The average family toilet uses 15,000 gallons of water a day. You can reduce this by 50% by doing every other big job in your neighbour’s vegetable patch. His cat does it in yours, after all. Resist the temptation to do them all there. He may become suspicious. Buy a large stuffed cat and nail it to your shed roof. If your neighbour does begin to ask questions, point to the stuffed cat and shrug your shoulders.

Leaving your television on standby wastes enough electricity to power a town the size of Kirkcudbright for a year. Have it turned it on all the time instead. Why should the grumpy Scottish people who live in Kirkcudbright get free electricity for a year when the rest of us have to pay for it?

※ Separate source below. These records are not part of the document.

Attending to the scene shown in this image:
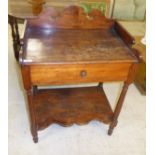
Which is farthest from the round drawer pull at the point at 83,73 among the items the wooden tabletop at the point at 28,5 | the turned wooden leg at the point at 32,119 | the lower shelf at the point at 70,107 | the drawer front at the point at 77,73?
the wooden tabletop at the point at 28,5

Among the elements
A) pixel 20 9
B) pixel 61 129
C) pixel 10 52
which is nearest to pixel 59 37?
pixel 61 129

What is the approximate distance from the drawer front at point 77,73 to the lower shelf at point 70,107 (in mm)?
399

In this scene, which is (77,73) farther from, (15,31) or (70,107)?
(15,31)

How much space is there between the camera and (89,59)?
101cm

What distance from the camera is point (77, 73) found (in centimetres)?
103

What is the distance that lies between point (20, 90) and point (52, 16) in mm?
831

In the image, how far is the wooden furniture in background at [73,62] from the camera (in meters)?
1.00

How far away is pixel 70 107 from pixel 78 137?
0.23 m

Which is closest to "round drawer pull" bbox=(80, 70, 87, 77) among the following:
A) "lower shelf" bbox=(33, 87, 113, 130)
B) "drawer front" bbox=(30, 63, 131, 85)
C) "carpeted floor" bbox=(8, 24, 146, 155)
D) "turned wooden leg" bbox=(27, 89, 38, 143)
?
"drawer front" bbox=(30, 63, 131, 85)

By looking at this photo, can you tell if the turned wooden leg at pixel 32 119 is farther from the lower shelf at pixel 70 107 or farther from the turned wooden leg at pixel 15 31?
the turned wooden leg at pixel 15 31

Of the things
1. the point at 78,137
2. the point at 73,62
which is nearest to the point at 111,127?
the point at 78,137

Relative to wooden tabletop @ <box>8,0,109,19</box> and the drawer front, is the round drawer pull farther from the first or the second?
wooden tabletop @ <box>8,0,109,19</box>
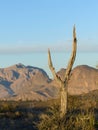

Drive fast. Driving fast reduces your journey time, and therefore the time that your car is pumping out hydrocarbons. An engine running at full-throttle is running at peak efficiency. Avoid braking. Braking wears out components prematurely. Cutting through garage forecourts at junctions saves time sitting idly at traffic lights.

Don’t waste money insulating your loft. Often you may be tempted into buying loft insulation in the summer, when it is less expensive, but resist this marketing ploy. The effort required to install insulation in the summer in a loft in which the temperature is 163 degrees Fahrenheit uses the equivalent of 4 megawatts per hour. If you did it this summer, your investment would begin to repay itself in March 2103. What use is that?

Double-glazing is a waste of money. For double-glazing to be effective, all the windows in the house need to be closed. If you keep all the windows closed, your ears will pop whenever you open the front door, you will wake with a headache, and farts will linger interminably. Double-glazing is no more than a scam perpetrated by disreputable companies who cannot survive by selling plastic fascias and soffits alone.

Don’t waste money on expensive hot-water tank jackets. Most of us have a grandma who will leap at the opportunity to knit one with a bobble on the top.

Collect rainwater from one of your down pipes in a butt. You will be making a valuable contribution into the ongoing battle against malaria and the life cycle of the anopheles mosquito.